Intervention de Xavier Jaravel

Réunion du mercredi 9 novembre 2022 à 14h05
Commission d'enquête visant à établir les raisons de la perte de souveraineté et d'indépendance énergétique de la france

Xavier Jaravel :

Il existe en Europe des marchés de capacité rémunérant certaines capacités de stockage et certains moyens de production de pointe même lorsqu'ils ne sont pas utilisés. Ouverts il y a quelques années, ils mériteraient d'être développés. La rémunération de la capacité, même en l'absence de production de pointe, a donc bien fait l'objet d'une réflexion.

Il faut analyser le marché européen de l'électricité à deux niveaux.

S'agissant des prix de gros, les interconnexions jouent leur rôle, dans une logique de marché. Il s'agit, à équipements électriques donnés, d'optimiser la production sur le marché de gros. En appelant la centrale la moins coûteuse, le marché européen permet d'optimiser le parc existant.

Données d'ancrage spatial:

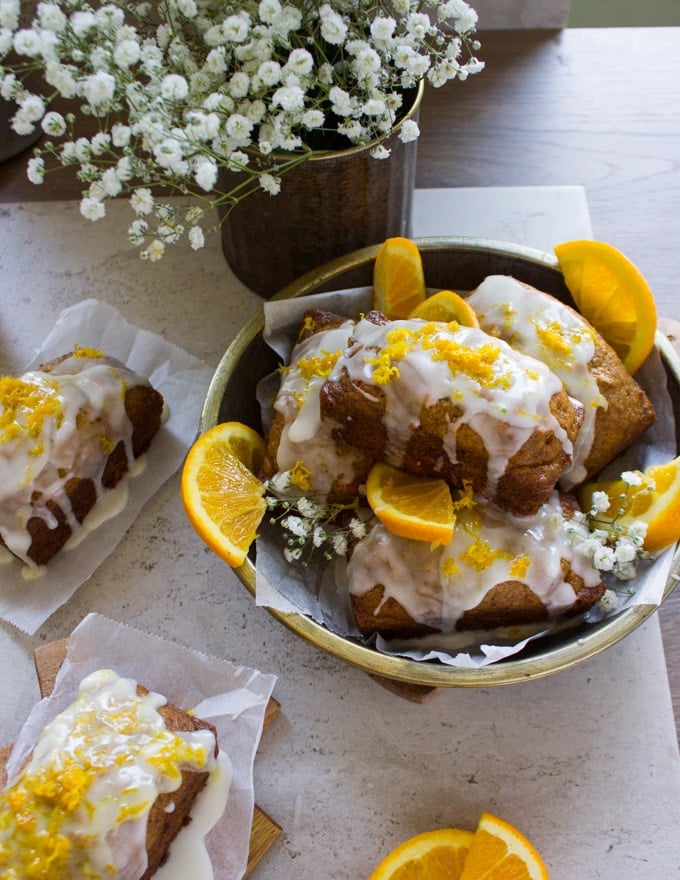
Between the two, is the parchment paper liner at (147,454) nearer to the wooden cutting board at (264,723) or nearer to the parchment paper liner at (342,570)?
the wooden cutting board at (264,723)

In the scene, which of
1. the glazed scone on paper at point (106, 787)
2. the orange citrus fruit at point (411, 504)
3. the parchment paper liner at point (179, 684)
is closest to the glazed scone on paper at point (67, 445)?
the parchment paper liner at point (179, 684)

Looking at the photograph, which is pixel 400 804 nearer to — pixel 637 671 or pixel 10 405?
pixel 637 671

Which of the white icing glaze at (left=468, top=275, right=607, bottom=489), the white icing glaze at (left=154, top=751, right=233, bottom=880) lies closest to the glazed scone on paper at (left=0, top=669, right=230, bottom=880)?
the white icing glaze at (left=154, top=751, right=233, bottom=880)

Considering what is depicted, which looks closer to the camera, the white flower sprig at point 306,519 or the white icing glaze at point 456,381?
the white icing glaze at point 456,381

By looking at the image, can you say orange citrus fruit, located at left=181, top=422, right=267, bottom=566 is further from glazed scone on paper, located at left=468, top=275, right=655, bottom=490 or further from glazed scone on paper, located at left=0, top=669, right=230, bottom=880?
glazed scone on paper, located at left=468, top=275, right=655, bottom=490

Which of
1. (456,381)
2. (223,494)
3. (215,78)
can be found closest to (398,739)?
(223,494)

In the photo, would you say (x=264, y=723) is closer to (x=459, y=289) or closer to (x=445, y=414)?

LISTE DES TÂCHES:
(1) Relevez toutes les indications chiffrées écrites en chiffres dans l'extrait.
(2) Restituez à l'identique le passage de l'extrait qui va de « S'agissant des prix » jusqu'à « le parc existant. » inclus.
Ce matériel n'a aucun lien avec l'extrait.

LISTE DES RÉPONSES:
(1) 9, 2022, 14h05

(2)
S'agissant des prix de gros, les interconnexions jouent leur rôle, dans une logique de marché. Il s'agit, à équipements électriques donnés, d'optimiser la production sur le marché de gros. En appelant la centrale la moins coûteuse, le marché européen permet d'optimiser le parc existant.